During the two years since its launch, XMF has been installed in hundreds of print companies throughout Europe, with nearly all seeing a significant improvement in productivity, as well as a raft of other benefits. This is down to XMF’s ability to natively handle PDFs without file conversion, together with efficiencies gained through XMF’s unique architecture. This is benefiting traditional offset production, but more importantly is helping printers improve productivity through their digital production facilities, where speed and automation is far more critical.
But with many digital presses now supplementing offset litho presses, the need for speed and automation is often at odds with the requirement for a workflow to be able to cope with the complexities of traditional print processes. These challenges are becoming more and more difficult to manage with multiple RIP technologies, hence Fujifilm’s ‘Pure PDF’ approach with XMF.
John Davies, business strategy manager, workflow, Fujifilm Europe GmbH, explains: “In today’s tough economic climate, printers need to be examining how and where they can make efficiency savings and an investment in a future-proof workflow is a great place to start.

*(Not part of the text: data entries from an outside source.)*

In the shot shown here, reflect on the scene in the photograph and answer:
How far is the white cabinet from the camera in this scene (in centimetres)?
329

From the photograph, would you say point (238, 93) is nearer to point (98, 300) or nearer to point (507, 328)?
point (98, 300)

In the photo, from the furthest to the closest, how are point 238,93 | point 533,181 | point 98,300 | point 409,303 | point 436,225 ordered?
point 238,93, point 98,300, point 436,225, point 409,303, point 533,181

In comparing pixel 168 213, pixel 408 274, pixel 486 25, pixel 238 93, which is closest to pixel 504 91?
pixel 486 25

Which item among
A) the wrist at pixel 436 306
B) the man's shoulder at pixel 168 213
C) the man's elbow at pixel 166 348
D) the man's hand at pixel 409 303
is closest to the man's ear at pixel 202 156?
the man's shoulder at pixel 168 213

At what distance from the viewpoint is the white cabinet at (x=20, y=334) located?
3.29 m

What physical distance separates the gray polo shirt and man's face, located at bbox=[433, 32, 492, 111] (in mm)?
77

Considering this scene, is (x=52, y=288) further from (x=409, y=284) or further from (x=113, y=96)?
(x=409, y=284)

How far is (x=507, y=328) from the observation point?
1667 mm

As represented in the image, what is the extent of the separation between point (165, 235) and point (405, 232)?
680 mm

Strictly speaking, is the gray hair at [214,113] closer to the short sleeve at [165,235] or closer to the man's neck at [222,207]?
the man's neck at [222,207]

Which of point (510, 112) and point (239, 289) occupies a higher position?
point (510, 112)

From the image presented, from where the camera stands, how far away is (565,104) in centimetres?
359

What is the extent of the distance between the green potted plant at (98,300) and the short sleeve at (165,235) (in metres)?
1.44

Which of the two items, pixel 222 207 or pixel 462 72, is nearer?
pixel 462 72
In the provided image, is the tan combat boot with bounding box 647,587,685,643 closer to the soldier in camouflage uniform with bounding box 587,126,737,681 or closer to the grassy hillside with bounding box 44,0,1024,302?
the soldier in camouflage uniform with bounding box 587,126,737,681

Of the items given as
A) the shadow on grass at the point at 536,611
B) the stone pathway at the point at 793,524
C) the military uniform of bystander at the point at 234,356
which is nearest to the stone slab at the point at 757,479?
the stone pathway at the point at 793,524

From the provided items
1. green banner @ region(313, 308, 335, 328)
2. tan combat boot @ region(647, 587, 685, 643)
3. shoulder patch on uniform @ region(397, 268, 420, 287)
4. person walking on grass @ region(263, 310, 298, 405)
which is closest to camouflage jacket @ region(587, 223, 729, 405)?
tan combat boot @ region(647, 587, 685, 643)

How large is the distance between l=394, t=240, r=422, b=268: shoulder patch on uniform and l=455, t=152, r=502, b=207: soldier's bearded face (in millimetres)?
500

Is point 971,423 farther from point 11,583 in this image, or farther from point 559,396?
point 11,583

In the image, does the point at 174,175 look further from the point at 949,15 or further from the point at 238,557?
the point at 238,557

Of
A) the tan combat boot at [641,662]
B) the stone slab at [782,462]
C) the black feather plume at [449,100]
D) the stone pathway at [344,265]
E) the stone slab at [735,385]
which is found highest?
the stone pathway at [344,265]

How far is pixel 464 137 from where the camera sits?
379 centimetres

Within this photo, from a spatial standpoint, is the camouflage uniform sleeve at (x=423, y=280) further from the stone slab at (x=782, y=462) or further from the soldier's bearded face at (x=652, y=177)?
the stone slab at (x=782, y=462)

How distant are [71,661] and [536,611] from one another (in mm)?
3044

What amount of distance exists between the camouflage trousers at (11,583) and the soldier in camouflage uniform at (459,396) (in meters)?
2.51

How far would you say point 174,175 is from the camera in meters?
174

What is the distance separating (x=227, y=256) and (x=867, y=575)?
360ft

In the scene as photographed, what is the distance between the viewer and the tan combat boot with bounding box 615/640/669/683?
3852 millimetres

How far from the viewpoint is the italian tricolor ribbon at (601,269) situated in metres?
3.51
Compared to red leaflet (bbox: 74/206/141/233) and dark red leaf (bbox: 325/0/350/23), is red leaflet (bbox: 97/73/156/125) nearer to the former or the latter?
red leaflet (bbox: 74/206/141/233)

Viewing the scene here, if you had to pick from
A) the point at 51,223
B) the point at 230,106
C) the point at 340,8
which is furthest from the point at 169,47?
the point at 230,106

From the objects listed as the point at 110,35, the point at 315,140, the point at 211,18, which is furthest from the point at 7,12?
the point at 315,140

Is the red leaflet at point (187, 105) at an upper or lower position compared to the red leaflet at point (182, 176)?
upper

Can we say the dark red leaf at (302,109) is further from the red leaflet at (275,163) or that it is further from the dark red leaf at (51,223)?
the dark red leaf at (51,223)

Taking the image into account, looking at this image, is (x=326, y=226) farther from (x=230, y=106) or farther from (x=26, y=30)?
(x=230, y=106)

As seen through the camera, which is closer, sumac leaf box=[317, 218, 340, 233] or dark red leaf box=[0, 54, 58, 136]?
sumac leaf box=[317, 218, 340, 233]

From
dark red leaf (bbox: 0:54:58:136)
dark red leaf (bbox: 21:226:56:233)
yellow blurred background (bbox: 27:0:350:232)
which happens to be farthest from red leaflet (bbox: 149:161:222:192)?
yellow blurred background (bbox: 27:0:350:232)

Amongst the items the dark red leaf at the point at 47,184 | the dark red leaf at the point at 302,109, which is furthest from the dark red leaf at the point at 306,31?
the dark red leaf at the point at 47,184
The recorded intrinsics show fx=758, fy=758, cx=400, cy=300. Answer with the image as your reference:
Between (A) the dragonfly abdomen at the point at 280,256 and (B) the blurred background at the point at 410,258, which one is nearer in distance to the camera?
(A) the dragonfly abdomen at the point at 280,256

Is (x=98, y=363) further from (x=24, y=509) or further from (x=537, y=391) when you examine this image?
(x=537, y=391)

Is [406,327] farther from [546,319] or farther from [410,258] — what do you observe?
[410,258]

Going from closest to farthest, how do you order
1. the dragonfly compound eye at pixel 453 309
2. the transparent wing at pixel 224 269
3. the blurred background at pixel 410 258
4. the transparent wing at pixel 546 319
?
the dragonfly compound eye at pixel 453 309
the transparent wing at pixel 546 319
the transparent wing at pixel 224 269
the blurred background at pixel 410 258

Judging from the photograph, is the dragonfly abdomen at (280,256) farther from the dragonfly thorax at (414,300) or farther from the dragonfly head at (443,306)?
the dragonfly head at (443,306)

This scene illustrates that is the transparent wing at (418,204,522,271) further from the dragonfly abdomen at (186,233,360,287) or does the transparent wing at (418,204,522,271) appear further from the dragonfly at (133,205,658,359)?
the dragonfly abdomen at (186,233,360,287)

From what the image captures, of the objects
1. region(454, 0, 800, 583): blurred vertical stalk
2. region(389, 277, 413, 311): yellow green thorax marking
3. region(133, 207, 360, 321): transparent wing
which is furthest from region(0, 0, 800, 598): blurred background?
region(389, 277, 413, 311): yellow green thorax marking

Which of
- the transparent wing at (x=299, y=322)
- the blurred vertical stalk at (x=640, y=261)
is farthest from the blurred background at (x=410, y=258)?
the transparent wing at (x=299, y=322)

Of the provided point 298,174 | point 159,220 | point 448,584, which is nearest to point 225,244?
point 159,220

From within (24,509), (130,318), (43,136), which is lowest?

Fujifilm’s workflow strategy is built around the PDF and the APPE and we share Adobe’s vision of where it is taking this technology. We were the first company to introduce a workflow based on the APPE and remain the only vendor with a workflow built solely on the APPE. Many other systems still make use of CPSI technology somewhere in the workflow, and the combination of these two technologies is increasingly becoming a disadvantage for print production.”
XMF is unique in being built from the ground up around JDF and the Adobe PDF Print Engine. With Fujifilm’s image processing, imposition and intelligent automation technologies built-in, XMF improves the control of quality across multiple print processes, increasing efficiency and productivity, ensuring colour consistency and optimising print production.